Offline backtesting

Run PineScript backtests offline, on your own data

PineForge transpiles PineScript v6 to native C++ and runs it on your local machine via Docker. Local-first, byte-reproducible, runs anywhere Docker runs. Bring your own OHLCV CSV.

Why offline?

Browser-based backtesting is great for chart-side iteration. Offline backtesting is what you reach for when the next step is shipping money behind the strategy: when you need an audit trail, when CI has to gate every commit, when a result from two months ago has to reproduce bit-for-bit today.

Running backtests offline gives you the things browser-based testers can't: results are byte-reproducible — same input, same output, every time. You pin the engine version, check results into a repository, diff trade lists between commits, and run the entire thing headlessly in your CI pipeline. The CSV you feed in is yours; the binary you run is local; the report you get back is auditable.

The practical list of what offline unlocks: version-pinned engines so a commit from two months ago produces the same trade list today; custom data ingestion so you can test against your exchange's tick reconstructions, your data vendor's point-in-time equity prices, or any alt-data feed you can serialize to OHLCV; CI integration so regressions fail the build before they reach production; and multi-broker portability because your strategy's logic isn't locked to a platform — it's a file.

If you've ever needed to share a backtest result with a colleague and realized the only way to "share" it was to screenshot a chart — offline running is what you're missing.

How it works

Three steps. The full workflow from Pine source to a JSON trade report takes under two minutes the first time and under thirty seconds for every subsequent run.

Step 1 — Pull the runtime. One container image. No pip, no key, no signup — transpile and backtest both run inside it, offline. Free for personal trading.

Step 2 — Transpile your Pine to C++. Run the container in transpile-only mode and it turns your PineScript v6 into a complete C++ source file, locally. No Pine interpreter runs at runtime — the engine compiles it to native machine code.

docker run --rm --network=none \
  -e PINEFORGE_TRANSPILE_ONLY=1 \
  -v "$(pwd)/my_strategy.pine":/in/strategy.pine:ro \
  ghcr.io/pineforge-4pass/pineforge-engine:latest > strategy.cpp

Step 3 — Backtest. Mount your OHLCV CSV alongside the generated C++ and run the container. The engine reads the data file, executes the strategy bar-by-bar, and writes a JSON report to stdout.
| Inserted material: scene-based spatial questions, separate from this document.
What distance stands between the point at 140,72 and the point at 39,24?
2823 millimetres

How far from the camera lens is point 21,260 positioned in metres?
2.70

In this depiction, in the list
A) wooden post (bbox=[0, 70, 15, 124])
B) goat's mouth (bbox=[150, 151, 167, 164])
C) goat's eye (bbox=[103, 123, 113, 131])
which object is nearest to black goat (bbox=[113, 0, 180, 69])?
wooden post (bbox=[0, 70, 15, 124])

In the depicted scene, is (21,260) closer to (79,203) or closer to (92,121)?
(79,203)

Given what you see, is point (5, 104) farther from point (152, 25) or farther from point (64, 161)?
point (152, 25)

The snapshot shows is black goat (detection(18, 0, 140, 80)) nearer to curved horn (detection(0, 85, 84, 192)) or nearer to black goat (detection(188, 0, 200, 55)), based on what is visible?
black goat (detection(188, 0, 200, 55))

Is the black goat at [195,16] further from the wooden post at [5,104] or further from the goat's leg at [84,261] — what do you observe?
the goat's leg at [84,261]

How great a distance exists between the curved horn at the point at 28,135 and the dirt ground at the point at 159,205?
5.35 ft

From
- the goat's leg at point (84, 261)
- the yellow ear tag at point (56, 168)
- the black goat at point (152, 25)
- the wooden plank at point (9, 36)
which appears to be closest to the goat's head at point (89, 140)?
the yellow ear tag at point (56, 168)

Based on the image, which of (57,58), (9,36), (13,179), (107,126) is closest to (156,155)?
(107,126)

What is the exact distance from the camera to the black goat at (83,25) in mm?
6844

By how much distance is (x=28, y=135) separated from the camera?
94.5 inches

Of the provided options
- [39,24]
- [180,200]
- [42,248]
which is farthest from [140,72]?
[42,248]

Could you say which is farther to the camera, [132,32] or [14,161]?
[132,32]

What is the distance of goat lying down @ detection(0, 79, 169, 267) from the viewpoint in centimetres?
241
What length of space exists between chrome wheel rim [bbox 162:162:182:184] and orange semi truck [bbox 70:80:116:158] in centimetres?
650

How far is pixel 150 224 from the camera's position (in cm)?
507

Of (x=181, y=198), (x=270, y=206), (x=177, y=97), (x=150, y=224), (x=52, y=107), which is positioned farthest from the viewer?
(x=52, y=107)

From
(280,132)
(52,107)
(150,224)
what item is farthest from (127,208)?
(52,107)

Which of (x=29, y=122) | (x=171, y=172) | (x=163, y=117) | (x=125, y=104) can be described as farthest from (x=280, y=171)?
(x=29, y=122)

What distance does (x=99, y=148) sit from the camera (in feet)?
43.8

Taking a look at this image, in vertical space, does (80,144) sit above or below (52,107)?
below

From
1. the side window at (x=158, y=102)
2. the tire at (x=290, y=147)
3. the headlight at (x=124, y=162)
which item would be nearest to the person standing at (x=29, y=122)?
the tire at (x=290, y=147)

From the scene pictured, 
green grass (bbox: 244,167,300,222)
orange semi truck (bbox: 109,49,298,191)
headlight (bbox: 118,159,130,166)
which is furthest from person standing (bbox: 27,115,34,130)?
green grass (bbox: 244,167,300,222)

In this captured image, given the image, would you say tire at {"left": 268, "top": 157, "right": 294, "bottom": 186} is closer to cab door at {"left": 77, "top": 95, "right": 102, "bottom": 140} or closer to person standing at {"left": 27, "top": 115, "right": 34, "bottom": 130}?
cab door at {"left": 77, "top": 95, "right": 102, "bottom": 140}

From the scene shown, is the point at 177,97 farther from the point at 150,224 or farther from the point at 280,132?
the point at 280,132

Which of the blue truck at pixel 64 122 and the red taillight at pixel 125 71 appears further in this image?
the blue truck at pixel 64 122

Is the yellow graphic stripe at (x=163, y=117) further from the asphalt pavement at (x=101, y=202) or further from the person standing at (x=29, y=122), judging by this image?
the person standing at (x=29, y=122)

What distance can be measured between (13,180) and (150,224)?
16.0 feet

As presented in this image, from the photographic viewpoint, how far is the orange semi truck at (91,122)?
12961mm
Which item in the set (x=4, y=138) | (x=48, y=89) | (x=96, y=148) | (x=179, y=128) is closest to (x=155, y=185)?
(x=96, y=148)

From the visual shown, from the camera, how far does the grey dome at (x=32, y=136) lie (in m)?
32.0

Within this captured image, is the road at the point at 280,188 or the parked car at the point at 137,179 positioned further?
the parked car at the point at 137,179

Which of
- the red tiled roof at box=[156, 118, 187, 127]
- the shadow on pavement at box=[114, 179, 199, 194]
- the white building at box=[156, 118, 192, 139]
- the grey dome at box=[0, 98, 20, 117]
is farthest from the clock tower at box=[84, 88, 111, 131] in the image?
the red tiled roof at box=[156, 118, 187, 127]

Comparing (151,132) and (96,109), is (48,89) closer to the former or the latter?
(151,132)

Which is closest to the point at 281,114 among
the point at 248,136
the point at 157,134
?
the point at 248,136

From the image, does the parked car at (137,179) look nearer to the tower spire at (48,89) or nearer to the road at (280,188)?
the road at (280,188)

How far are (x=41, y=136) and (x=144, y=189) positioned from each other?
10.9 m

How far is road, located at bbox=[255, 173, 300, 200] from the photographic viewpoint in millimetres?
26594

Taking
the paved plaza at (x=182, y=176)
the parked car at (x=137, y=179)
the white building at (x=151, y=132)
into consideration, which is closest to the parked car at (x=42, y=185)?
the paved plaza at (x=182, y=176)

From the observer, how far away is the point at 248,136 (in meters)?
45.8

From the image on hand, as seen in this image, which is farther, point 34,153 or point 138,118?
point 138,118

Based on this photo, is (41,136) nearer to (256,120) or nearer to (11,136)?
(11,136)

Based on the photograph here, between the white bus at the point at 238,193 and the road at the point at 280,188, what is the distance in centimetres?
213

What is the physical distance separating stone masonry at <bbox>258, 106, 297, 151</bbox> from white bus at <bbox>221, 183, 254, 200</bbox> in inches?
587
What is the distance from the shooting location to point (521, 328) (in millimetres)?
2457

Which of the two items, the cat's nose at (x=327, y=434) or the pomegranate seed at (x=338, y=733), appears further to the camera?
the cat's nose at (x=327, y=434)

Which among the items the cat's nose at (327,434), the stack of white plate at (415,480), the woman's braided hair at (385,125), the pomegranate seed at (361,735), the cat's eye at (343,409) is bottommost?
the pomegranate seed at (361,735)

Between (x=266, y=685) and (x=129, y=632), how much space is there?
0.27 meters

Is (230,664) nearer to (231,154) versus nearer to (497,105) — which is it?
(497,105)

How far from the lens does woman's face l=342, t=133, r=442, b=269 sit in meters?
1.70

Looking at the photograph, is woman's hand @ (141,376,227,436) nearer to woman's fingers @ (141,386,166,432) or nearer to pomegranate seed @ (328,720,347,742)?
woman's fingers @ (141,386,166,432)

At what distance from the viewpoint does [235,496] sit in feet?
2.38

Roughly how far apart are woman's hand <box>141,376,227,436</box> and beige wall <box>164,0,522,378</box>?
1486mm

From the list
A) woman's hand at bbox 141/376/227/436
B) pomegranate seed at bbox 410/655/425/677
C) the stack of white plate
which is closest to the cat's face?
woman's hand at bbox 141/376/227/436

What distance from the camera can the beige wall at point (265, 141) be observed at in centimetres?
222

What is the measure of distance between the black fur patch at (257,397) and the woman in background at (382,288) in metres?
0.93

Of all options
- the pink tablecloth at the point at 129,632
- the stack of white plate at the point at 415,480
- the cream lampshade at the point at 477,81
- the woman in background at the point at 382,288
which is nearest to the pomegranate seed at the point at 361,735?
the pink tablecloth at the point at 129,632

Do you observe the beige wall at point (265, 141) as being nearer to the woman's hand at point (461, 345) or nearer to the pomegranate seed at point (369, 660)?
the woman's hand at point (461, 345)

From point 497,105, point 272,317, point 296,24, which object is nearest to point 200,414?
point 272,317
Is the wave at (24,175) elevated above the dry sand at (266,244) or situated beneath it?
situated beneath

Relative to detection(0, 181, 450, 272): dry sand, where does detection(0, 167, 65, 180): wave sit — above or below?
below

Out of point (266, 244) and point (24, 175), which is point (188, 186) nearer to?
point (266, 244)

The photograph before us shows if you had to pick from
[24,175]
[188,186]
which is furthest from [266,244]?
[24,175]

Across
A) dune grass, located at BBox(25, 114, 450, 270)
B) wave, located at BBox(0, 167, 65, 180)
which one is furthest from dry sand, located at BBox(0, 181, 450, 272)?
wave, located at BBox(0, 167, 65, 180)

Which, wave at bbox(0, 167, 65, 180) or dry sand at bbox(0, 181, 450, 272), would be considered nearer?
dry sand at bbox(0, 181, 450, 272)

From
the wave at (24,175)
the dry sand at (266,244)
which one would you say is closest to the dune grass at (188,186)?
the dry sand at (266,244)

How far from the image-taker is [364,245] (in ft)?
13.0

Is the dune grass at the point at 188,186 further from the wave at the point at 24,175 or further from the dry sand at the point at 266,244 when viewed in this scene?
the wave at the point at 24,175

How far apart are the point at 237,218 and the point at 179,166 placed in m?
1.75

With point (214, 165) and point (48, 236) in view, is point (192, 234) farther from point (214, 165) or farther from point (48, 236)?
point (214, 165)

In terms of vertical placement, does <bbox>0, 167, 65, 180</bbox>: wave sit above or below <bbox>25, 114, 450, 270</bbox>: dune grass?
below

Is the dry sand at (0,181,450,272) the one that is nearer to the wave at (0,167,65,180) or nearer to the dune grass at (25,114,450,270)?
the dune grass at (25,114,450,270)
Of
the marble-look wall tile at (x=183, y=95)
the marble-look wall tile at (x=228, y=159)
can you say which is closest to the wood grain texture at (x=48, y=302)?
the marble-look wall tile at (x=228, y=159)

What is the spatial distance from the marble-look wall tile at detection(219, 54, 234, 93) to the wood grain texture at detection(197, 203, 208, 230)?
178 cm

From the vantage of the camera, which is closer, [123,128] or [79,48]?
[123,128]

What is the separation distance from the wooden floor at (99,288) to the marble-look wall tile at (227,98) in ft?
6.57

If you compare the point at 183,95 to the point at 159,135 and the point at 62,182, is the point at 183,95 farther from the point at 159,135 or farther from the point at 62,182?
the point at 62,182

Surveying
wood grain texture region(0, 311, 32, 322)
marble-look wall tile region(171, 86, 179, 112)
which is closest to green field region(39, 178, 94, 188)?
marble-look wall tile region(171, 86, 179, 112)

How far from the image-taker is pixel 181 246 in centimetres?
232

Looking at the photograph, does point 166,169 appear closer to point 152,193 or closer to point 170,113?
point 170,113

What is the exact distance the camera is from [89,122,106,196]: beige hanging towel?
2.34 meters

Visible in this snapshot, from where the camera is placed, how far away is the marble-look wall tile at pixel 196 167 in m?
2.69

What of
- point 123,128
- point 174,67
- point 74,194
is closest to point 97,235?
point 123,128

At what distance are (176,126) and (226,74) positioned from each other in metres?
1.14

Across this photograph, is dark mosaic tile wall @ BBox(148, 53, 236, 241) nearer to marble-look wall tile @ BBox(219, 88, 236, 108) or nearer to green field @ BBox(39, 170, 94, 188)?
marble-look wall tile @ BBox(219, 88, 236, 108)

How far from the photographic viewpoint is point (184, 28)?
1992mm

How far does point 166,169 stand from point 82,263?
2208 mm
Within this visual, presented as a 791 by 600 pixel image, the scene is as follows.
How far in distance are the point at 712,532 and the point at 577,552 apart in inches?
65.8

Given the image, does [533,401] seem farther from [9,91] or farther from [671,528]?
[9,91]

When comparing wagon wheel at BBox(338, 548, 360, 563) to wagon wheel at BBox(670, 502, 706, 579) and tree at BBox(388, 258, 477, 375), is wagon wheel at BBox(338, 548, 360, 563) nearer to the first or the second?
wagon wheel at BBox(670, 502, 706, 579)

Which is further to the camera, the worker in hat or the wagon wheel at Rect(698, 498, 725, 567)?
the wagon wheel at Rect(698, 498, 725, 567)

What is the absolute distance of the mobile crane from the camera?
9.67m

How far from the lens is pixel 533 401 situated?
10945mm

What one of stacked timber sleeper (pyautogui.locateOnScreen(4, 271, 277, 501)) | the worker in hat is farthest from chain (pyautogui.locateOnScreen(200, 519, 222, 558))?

docker run --rm --network=none \
  -v "$(pwd)/strategy.cpp":/in/strategy.cpp:ro \
  -v "$(pwd)/ohlcv.csv":/in/ohlcv.csv:ro \
  ghcr.io/pineforge-4pass/pineforge-engine:latest > report.json

The JSON output includes a full trade list with entry and exit prices, bar indices, position sizes, and a summary block with net PnL, max drawdown, total trades, profit factor, and Sharpe ratio. All fields are stable across patch releases of the same major version — safe to parse in scripts.

That's the entire workflow. No GUI, no account re-authentication, no chart loading. If you can run Docker, you can run PineForge offline backtests.

What you can backtest

The short answer: anything you can serialize as OHLCV. PineForge is not connected to any market data provider. You bring the data; the engine runs the strategy.

Crypto from your exchange. Pull raw trade data from Binance, Bybit, Kraken, or any exchange with a REST or WebSocket API. Aggregate to whatever timeframe your strategy uses. Feed the CSV directly. Test on the exact pair-and-venue combination you'll trade.

Equities from your data vendor. Polygon, Norgate, BarChart, Tiingo — pick your source, export point-in-time adjusted prices, run backtests with your actual fills and your actual survivorship-bias-free universe.

Tick reconstructions. If you have Level 2 data and want to test on synthetic 1-second bars reconstructed from ticks, you can. Generate the OHLCV from your tick data and pass it in. The engine doesn't know or care where the bars came from.

Alt-data. Sentiment scores, on-chain metrics, funding rates, options skew — if you can express it as a time series aligned to your bar index, you can incorporate it in Pine via custom data columns and test it offline.

The 246-strategy reference suite in the gallery was backtested against TradingView CSV exports (for parity validation) and custom CSV datasets (for regression testing). 245 of the 246 hit the canonical strict-excellent tier (PnL drift ≤ 0.5% over the comparison window). The remaining 1 is a documented TV-side anomaly — all deep-analyzed, traced to TradingView state. Zero real engine bugs remain.